There are three common situations in which modeling correlation between two risk factors may be important in our simulations, including:
1. When there is correlation between two factors that each influence eligibility for the intervention. In this situation, modeling the correlation between these risks will influence the proportion of the population who is eligible to receive the intervention.
2. When a risk that influences intervention eligibility is correlated with a risk affected by the intervention. In this situation, modeling the correlation between these risks will influence the risk profile of the population who receives the intervention, thereby influencing the potential impact of the intervention (given that the intervention will presumably have a greater impact when delivered to a higher-risk population).
3. When there is correlation between two risks that affect the same outcome. In this situation, the correlation between these risks will influence the PAF calculation of these risks on the outcome, as discussed later on this page. If an intervention affects R1 and/or R2 in this situation, the estimation of the impact of the intervention on the outcome will also be affected.
The Jupyter notebook linked here contains more details on each of these situations and provides functions to estimate the potential magnitude of bias associated with failing to consider the correlation between risk factors may have that can be applied/adapted to specific research questions in order to aid in determining whether to model risk-risk correlation in a vivarium simulation.
Todo
Link to future page on residual confounding?
Risk exposure correlation¶
Instead of sampling from a univariate distribution for each risk exposure at initialization, Vivarium can sample multiple exposures simultaneously from a multivariate distribution. For example, given a correlation coefficient between two continuous exposures, it can sample from a bivariate normal distribution instead of two independent univariate normal distributions. Or, it can sample one of the exposures first and then sample a second categorical exposure using probabilities conditional on the first exposure (as in this example from the IV iron simulation).
We generally cannot get multivariate distributions from the GBD; instead, we seek out auxiliary data sources. These may report summary statistics such as a correlation coefficient, or have full microdata we can use to summarize the joint distribution ourselves. No matter how we characterize the relationship, we prefer to continue to validate to the GBD risk exposure distributions, since we trust them more than any single data source. One way to do this is to extract (a summary of) the joint distribution’s copula from the auxiliary data source and combine that copula with the univariate distributions from GBD – more on this in the next section.
This plot shows data from a joint distribution reflecting the variance and covariance between height and weight for infants at age one month using data from a cohort study. The top panel shows the values for the height and weight z-scores and the bottom panel shows the quantile ranks (propensity values) within the distributions – i.e., the bottom panel shows the copula of the joint distribution.

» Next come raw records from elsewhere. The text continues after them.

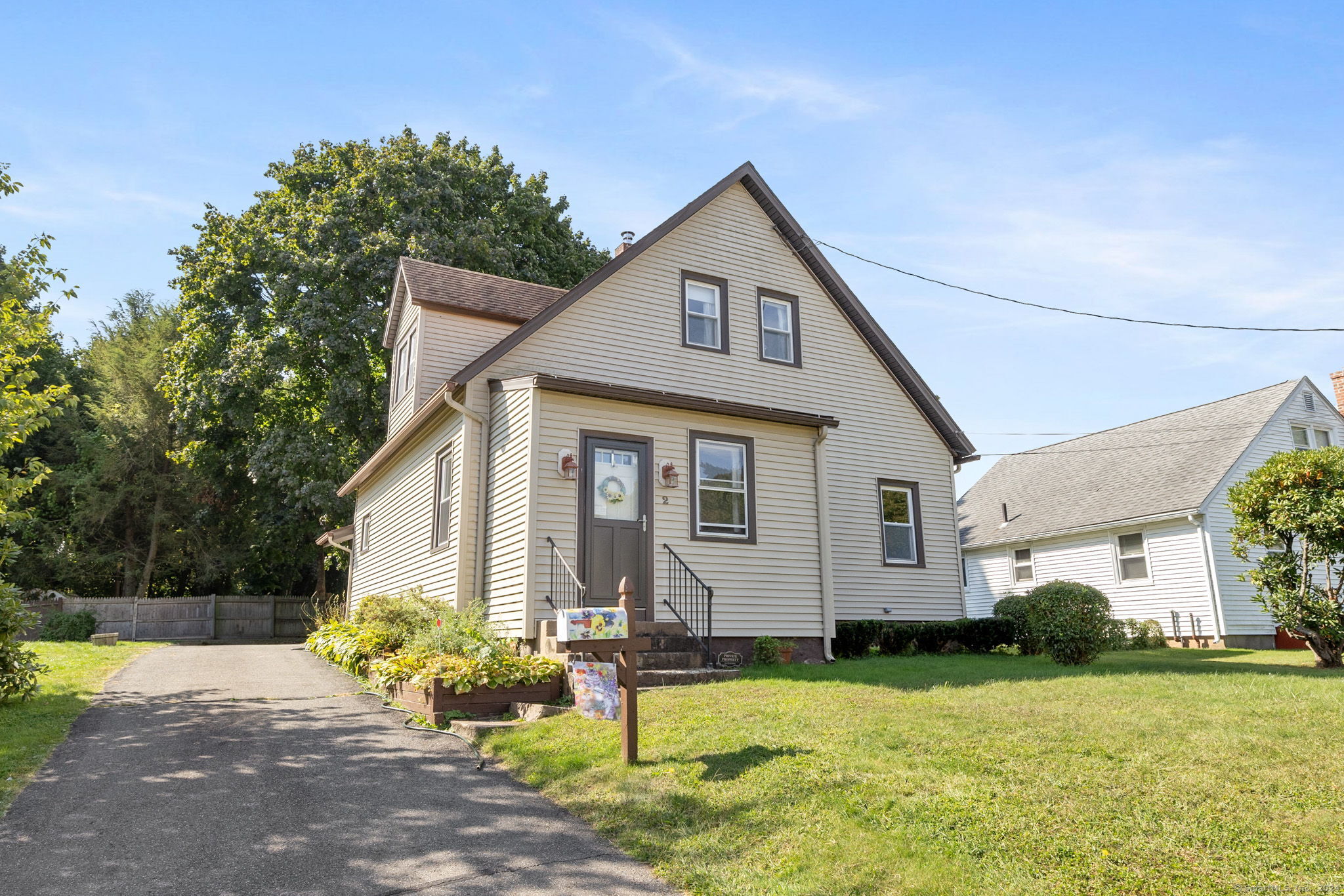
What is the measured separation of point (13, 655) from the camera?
9602mm

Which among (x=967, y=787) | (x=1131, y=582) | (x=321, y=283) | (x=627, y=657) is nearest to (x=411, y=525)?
(x=627, y=657)

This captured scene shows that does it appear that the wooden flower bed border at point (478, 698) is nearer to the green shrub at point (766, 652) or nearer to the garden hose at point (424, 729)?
the garden hose at point (424, 729)

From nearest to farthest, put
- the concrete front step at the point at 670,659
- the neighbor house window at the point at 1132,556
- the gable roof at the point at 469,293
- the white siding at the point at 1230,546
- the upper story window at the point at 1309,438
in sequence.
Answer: the concrete front step at the point at 670,659 < the gable roof at the point at 469,293 < the white siding at the point at 1230,546 < the neighbor house window at the point at 1132,556 < the upper story window at the point at 1309,438

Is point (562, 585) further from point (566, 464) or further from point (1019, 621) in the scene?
point (1019, 621)

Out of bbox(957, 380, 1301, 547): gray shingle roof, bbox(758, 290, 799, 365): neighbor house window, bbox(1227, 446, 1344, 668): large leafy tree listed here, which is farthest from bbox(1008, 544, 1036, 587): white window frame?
bbox(758, 290, 799, 365): neighbor house window

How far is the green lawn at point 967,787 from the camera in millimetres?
4305

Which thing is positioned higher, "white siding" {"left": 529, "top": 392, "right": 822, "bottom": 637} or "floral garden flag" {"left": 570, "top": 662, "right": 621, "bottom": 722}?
"white siding" {"left": 529, "top": 392, "right": 822, "bottom": 637}

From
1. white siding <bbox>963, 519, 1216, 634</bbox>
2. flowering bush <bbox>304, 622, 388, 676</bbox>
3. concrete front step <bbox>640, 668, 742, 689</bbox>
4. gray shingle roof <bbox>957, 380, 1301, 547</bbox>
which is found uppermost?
gray shingle roof <bbox>957, 380, 1301, 547</bbox>

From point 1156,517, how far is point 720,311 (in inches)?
502

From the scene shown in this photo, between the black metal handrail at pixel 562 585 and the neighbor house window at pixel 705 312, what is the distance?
201 inches

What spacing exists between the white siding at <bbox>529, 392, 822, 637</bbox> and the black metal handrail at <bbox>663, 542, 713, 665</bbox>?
0.11m

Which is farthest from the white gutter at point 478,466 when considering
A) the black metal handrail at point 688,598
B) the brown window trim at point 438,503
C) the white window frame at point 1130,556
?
the white window frame at point 1130,556

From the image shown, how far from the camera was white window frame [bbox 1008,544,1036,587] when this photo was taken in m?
24.8

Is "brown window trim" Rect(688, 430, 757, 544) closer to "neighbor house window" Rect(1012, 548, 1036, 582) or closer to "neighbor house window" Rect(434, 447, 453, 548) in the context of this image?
"neighbor house window" Rect(434, 447, 453, 548)
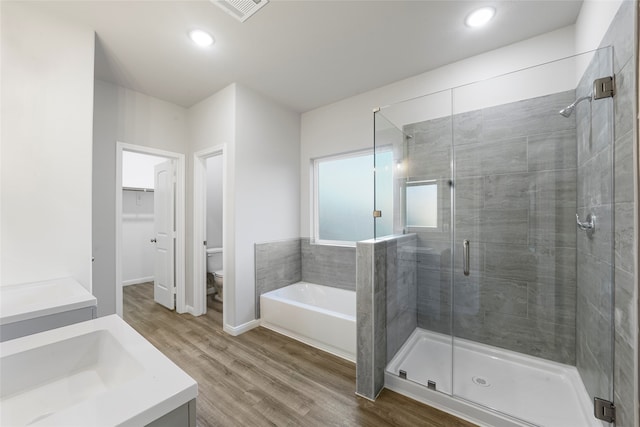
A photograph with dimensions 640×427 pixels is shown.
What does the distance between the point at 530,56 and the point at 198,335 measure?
13.4 ft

Maintaining correlation over time¶
Maintaining the correlation is tricky when the risk exposures for a single simulant change over time. In general, we have done this by sampling correlated quantile ranks at initialization and then keeping those quantile ranks static throughout a simulant’s life. These quantile ranks, also known as propensities, are applied to different distributions as the simulant changes age group, which means that a simulant’s risk exposure in one age group and the next are perfectly auto-correlated.
For example, a simulant might have their propensities for height and weight sampled at birth from a bivariate distribution in which the two components are correlated and are each uniformly distributed (i.e., a bivariate copula). If the simulant receives a propensity of 0.85 (85th percentile rank) in height and 0.80 (80th percentile rank) in weight, they are initially assigned the height and weight values at those percentiles among newborns. But when they age into the next age group, they are assigned the values at those same percentiles in their new age group, and so on throughout their life. In this way, their height and weight can change over time, but the correlation introduced in the initial sampling of propensities remains.